The Crawling Hand does have a decent cast in it, beginning with Peter Breck, who starred in the western TV series, The Big Valley. Side by side with Breck in this flick was actor Kent Taylor who was in quite a few low budget genre movies including such z-grade pictures as Brides of Blood, the first of the Philippines/Eddie Romero "Blood" trilogy, and Brain of Blood helmed by Al Adamson.

Two more very familiar faces are in the film in small parts. Allison Hayes, the 50-Foot Woman herself is wasted in a small part as a secretary of sorts to Breck and Taylor's characters. As usual, she looks great here, but I personally feel that I must add that she's at her most gorgeous in Roger Corman's The Undead. She wears a tight outfit that reveals how big she was... as to what is big, I leave that to you to find out for yourself.

A welcome appearance in the film has Alan Hale Jr, the Skipper on Gilligan's Island, playing a Sheriff trying to figure out if he should arrest Rod Lauren or not.

The biggest star in regards to this film was not even in it. Legend has it that Burt Reynolds almost got the role taken by Rod Lauren. The real star of the film is Lauren, whose best movie is probably Terrified, a film about a crazed masked killer in an old ghost town.

The film's story has Breck and Taylor playing two scientists at a NASA-like facility who have a mission go awry in space. Their astronaut has gone astro-nutty, begging the ground crew to destroy his craft before it gets into Earth's atmosphere. The data they are getting from the ship suggests the madman couldn't even be alive. They do push the red button, but they are troubled by all this and go off to where any debris that could get to Earth would most likely fall.

Lauren's character is that of a troubled young man who finds one of the dead astronaut's hands on a beach. Whatever space disease affected the rocket pilot starts happening to Rod. Adding to this is that the hand is still alive. It crawls around, kills the young man's landlady and almost does him in, too.

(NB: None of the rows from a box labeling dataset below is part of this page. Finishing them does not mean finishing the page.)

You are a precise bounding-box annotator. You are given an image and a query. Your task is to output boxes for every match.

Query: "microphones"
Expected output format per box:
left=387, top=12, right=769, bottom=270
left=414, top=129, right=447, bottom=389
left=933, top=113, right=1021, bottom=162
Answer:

Having said all that, I have to admit that the effects for the hand are minimal In close ups where you couldn't see a living arm, it's a real hand. In other parts of the film, its a mannequin pulled by wires.

Though it probably won't scare any of you reading this, The Crawling Hand did scare me a lot when I saw it for the first time, which would have been when I was about 9 or 10 years old. I recall that I was afraid that the hand would hide under my bed. Strangely, it never did.